The hike in prices is even hitting beef consumption in a country where asado is part of the national identity. Consumption fell more than five percent in the first quarter of this year, Agriculture Ministry data shows.
“I eat less beef, and more chicken and pork because it doesn’t cost as much,” said 54-year old city resident Carlos Molina. “You have to change your diet.”
Attempts to tame prices and shore up dollar reserves, such as a hike in interest rates and cut in energy subsidies, are also weighing on consumers.
“The measures have cooled consumption, which was the motor of economic growth for the last seven years,” Ecolatina said in a research note. “We do not expect consumption to grow in 2014.”
Declining real wages, expensive credit and a new tax on mid-range and high-end autos that has sent prices soaring has hammered domestic demand for cars, the country’s main manufacturing industry.
New legislation implemented from January levies a 50 percent tax on cars worth more than 220,000 pesos (US$27,286) and 30 per cent on models valued at more than 125,000 pesos (US$15,504).
A salesman at a BMW showroom in an upmarket district said prices had jumped 60 percent. “Sales have fallen a lot.

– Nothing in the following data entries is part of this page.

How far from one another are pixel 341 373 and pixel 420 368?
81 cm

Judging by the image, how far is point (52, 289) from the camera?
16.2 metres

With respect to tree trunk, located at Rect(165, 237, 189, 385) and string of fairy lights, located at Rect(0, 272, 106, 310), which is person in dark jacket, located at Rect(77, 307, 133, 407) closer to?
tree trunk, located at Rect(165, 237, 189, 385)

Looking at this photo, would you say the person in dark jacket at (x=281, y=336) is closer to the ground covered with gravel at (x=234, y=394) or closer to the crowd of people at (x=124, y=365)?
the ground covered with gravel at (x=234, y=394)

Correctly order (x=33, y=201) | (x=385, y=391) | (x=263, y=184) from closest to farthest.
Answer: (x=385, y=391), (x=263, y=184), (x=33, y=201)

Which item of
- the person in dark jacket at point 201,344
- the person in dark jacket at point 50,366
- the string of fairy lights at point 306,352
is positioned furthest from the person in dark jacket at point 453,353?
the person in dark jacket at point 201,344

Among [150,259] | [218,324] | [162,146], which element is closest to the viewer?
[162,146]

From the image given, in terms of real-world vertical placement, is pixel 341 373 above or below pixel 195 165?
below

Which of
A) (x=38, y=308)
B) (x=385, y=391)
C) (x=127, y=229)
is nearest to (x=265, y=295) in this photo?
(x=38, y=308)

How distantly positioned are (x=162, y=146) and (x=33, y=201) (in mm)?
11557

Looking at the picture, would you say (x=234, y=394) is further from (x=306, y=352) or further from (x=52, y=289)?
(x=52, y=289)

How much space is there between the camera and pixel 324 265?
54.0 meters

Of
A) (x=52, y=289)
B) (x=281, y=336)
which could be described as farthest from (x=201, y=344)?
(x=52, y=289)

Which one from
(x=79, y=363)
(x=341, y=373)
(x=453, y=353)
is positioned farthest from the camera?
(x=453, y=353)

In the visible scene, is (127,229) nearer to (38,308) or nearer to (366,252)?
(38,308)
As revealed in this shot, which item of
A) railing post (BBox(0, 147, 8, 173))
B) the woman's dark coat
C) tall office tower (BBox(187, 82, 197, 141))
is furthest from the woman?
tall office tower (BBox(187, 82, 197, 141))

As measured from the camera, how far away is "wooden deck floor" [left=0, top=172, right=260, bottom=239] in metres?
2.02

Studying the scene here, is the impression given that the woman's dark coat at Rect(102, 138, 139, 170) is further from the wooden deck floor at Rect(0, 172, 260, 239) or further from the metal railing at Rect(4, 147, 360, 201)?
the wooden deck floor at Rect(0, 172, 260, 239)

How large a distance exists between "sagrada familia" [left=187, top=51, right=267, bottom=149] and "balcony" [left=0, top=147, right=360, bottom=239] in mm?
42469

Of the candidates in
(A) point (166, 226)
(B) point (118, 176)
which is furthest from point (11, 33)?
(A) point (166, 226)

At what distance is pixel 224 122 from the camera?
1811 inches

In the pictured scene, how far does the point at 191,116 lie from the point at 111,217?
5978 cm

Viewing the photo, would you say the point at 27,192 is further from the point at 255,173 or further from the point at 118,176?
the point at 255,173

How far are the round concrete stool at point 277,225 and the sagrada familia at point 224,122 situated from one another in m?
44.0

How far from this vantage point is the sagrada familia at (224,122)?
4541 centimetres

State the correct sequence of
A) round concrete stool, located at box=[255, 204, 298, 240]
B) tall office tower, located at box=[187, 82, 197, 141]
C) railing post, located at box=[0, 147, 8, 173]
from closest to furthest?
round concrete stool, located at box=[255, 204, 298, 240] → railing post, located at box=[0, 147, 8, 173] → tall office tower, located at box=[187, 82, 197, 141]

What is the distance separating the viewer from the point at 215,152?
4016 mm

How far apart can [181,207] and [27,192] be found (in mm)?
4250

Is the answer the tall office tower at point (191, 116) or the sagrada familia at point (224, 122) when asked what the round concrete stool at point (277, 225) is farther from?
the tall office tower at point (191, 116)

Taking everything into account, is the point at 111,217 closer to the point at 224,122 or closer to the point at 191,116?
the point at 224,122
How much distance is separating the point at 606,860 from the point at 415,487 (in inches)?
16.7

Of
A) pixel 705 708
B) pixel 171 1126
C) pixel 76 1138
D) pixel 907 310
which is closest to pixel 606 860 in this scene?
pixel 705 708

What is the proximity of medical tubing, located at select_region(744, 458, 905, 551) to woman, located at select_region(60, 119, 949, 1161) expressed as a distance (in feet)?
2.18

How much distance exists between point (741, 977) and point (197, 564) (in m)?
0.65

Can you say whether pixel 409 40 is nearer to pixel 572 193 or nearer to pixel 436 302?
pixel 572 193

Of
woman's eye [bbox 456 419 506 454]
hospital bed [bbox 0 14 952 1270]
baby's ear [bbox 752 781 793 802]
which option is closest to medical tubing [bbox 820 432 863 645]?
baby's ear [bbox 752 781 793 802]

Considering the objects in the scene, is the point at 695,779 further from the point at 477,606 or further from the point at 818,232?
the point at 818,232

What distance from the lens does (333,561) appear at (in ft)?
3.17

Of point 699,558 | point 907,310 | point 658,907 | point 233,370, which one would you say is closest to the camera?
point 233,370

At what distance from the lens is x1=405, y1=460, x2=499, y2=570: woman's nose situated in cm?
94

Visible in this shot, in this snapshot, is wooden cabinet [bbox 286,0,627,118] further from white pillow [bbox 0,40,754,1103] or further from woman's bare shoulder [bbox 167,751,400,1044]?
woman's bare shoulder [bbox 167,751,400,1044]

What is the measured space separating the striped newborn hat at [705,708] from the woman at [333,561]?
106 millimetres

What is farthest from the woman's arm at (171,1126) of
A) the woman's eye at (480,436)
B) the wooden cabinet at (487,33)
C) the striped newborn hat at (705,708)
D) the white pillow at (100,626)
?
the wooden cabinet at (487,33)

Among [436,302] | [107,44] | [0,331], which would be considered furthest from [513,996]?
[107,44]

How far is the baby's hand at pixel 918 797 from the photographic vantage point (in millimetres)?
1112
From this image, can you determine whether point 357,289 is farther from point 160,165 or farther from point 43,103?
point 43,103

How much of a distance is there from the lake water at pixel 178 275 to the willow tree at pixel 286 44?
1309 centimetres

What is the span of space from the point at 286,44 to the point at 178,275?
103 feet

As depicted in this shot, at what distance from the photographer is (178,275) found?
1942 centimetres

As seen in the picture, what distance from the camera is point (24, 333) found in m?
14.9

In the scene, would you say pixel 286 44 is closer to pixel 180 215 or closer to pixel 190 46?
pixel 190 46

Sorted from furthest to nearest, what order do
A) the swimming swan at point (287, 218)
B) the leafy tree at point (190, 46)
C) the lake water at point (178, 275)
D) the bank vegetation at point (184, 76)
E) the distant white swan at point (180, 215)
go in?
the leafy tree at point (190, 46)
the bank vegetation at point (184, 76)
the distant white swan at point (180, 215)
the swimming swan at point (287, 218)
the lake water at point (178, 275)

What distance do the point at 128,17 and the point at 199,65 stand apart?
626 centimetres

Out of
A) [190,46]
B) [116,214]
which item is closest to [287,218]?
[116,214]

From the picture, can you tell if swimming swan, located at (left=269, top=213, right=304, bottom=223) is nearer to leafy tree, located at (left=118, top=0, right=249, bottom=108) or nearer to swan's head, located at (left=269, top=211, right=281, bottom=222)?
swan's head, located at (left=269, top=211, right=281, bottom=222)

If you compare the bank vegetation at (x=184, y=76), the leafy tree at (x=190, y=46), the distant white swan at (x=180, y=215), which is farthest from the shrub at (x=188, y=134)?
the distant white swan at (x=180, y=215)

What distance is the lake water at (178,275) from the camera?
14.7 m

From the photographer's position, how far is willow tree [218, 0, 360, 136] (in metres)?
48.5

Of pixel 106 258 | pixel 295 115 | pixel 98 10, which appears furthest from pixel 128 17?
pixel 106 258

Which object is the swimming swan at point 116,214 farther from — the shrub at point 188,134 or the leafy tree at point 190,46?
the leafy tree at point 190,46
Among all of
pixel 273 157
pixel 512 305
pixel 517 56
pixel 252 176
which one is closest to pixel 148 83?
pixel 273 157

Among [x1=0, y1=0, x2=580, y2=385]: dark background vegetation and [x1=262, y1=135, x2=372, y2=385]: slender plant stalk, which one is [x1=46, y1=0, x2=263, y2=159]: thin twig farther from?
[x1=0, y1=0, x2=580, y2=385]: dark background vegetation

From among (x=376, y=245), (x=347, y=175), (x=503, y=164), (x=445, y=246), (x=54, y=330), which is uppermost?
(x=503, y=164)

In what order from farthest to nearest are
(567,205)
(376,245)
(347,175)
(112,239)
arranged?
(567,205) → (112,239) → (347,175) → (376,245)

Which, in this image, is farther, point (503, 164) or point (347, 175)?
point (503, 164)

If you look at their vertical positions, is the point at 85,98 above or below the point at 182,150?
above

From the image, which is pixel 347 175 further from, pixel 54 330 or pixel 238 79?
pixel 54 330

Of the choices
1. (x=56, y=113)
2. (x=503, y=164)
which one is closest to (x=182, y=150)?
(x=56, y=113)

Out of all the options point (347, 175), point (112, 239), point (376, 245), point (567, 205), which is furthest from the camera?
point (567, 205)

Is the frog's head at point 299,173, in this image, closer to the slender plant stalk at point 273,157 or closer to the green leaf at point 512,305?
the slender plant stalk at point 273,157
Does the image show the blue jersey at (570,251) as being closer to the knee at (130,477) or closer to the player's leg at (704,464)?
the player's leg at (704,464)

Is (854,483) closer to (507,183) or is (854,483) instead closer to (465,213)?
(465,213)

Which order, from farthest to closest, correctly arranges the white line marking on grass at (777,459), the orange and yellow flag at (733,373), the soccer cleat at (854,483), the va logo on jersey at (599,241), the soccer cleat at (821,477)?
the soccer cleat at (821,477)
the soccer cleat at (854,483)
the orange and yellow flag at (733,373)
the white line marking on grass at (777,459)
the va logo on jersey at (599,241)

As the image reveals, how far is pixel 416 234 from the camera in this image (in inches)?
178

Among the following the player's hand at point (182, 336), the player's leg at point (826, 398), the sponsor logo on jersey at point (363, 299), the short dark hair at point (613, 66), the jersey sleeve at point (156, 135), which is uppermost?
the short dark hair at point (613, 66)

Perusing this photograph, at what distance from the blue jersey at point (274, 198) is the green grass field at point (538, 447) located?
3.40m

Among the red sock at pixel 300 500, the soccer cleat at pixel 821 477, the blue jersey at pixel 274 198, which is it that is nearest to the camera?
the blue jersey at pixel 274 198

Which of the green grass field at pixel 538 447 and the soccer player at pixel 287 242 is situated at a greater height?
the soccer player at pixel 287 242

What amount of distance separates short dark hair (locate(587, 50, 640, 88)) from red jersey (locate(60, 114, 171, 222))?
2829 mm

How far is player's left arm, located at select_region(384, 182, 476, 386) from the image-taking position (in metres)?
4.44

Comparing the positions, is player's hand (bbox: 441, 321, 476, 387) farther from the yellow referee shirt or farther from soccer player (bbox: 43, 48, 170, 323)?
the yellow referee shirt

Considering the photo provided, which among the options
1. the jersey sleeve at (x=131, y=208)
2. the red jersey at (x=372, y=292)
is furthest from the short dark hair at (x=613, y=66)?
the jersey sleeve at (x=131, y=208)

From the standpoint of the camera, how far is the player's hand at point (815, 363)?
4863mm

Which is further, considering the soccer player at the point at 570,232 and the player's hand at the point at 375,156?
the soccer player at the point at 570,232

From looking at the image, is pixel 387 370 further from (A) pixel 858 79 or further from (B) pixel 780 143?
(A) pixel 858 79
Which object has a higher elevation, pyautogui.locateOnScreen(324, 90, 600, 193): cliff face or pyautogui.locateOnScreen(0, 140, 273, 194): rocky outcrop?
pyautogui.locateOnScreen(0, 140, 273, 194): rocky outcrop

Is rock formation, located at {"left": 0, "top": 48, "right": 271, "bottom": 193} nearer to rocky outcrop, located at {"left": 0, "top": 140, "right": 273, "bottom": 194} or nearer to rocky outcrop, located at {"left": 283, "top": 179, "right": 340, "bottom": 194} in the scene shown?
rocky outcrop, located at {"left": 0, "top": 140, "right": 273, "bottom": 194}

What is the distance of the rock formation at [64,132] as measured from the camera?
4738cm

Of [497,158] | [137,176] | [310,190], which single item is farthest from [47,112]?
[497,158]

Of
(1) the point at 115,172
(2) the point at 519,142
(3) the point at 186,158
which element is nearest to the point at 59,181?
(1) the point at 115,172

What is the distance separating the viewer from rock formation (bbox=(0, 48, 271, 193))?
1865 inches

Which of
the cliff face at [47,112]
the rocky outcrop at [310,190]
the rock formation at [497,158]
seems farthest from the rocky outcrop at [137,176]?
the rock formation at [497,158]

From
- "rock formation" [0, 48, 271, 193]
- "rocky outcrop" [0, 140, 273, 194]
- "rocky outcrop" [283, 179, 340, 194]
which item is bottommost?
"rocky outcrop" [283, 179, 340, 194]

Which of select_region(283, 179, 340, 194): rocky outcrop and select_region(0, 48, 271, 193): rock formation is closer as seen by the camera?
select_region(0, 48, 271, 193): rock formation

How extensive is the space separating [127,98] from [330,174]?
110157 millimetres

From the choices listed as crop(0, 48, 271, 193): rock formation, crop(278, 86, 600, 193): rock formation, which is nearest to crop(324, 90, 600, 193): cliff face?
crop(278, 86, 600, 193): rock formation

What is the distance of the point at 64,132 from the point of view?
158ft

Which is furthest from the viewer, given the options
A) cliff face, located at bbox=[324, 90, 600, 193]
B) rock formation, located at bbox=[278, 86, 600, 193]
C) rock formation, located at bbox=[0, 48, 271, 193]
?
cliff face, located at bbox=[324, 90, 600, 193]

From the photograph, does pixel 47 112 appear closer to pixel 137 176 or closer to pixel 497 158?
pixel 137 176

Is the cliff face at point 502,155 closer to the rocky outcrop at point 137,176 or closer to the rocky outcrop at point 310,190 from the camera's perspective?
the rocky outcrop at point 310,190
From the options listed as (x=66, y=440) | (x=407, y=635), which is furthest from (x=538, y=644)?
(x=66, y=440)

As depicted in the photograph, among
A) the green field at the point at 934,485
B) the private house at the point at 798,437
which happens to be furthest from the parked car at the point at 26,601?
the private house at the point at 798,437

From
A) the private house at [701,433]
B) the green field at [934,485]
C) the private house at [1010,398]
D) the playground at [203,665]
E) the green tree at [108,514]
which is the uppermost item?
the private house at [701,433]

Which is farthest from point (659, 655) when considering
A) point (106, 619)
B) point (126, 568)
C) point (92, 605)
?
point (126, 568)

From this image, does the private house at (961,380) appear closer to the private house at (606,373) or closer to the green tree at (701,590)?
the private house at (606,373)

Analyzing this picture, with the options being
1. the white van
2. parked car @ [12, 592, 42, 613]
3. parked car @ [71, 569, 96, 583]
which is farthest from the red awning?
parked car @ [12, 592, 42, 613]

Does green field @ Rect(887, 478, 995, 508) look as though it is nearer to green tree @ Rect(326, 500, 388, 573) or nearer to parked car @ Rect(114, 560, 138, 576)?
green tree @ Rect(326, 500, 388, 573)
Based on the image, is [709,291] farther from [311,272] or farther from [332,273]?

We are just holding out until customers get used to the new prices,” he said, noting he had not had a single customer that day.
Demand is also cooling in Brazil, the main destination for Argentine auto exports. To top it off, import restrictions are making it difficult for manufacturers to acquire key parts.
Car factories are slashing output and putting thousands of workers on shorter work hours, driving a decline in the industrial sector that has been in recession for three quarters.
Many analysts say the government must lift the restrictions and economic imbalances they say are choking the economy and take even bolder reforms to help revive business.
“What they did was consequential and will impact growth this year,” said Alberto Ramos at Goldman Sachs. “But in terms of adjustment we are not even close to where we need to be.”